You would imagine that information is information, wouldn’t you? Well when it comes to press releases in the UK and US you couldn’t be more wrong. US releases tend to be longer, more prone to sales speak and heavy with adjectives and bullet points. A US release spanning 6 or 7 pages is not uncommon. A UK release going over 2 or 3 pages is unusual.
Time related announcements
These tend to be made first thing in the morning so that they hit that day’s edition, or that week’s edition (announced on the correct day). The announcement is distributed, the PRs hit the phones and the news is made.
If ‘first thing’ happens to be 1pm or 2pm (UK time) then the publication deadline has been met. “Don’t you care about the UK?” is a common phrase said by UK media about US companies.
American PRs spend less time writing copy than their UK counterparts. They spend more time on the phone to journos too. There is a stronger focus on strategic messaging in the US, but that’s because PRs do less of the writing. UK press don’t have the time or inclination to listen to a PR ‘pitching’.
The UK PR has to craft the announcement to catch the attention, hit the hot spots and link in to the current trends. With the correct angles covered then the UK media contact the PRs and talk at their own speed in their own time to their own deadlines. You can’t manage this approach from ‘over there’.
So how do you decide?
Well, as with any marketing, you need to go back to your objectives and your status.

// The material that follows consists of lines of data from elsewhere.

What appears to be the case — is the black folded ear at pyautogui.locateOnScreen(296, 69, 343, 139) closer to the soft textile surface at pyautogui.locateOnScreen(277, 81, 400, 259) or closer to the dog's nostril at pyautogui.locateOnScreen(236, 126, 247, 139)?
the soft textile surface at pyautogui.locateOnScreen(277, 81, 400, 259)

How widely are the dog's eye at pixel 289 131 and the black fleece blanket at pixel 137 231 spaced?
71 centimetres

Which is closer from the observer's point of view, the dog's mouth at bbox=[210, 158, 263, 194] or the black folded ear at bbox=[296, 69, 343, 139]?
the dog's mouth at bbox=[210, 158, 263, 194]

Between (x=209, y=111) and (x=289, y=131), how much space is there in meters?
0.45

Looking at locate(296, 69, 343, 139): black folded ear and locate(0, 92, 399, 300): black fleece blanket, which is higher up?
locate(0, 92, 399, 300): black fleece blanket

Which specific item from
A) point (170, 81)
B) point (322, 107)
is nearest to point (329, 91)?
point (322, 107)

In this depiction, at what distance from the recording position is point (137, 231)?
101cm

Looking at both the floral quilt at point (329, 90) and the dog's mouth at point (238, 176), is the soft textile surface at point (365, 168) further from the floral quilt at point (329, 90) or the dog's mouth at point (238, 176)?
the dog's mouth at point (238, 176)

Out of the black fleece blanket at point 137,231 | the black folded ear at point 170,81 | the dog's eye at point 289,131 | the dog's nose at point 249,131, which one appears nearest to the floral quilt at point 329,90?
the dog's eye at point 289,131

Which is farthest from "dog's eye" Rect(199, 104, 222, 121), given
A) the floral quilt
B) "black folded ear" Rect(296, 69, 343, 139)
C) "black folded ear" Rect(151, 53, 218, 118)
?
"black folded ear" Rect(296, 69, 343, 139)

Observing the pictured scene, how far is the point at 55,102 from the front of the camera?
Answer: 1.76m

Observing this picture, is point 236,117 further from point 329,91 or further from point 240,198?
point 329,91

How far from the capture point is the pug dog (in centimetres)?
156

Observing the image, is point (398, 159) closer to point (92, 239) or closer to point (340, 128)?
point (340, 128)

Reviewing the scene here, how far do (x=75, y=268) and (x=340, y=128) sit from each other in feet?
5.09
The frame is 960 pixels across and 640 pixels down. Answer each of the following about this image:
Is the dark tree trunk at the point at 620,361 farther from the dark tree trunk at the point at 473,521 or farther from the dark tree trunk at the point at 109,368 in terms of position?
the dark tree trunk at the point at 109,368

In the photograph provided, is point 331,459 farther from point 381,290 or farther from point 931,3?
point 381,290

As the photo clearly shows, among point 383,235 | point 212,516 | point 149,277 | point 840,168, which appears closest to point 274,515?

If you are currently a US brand with no presence outside the US, with no firm plans to expand internationally, and you just want to ‘put out feelers’ about market possibility, then stay with what you know - use a US service to distribute your announcements across the wire.
If you’re lucky you or if your service matches the market: right product, right time, right place, right price, then you might get some pickup.
But if you have firm plans to expand (or have already started extending internationally) then you need to have local presence exactly as you would and do in the US.
PR is part of the marketing plan and, as with any other element, it needs treating with respect. Invest the time and effort and you’ll get the results.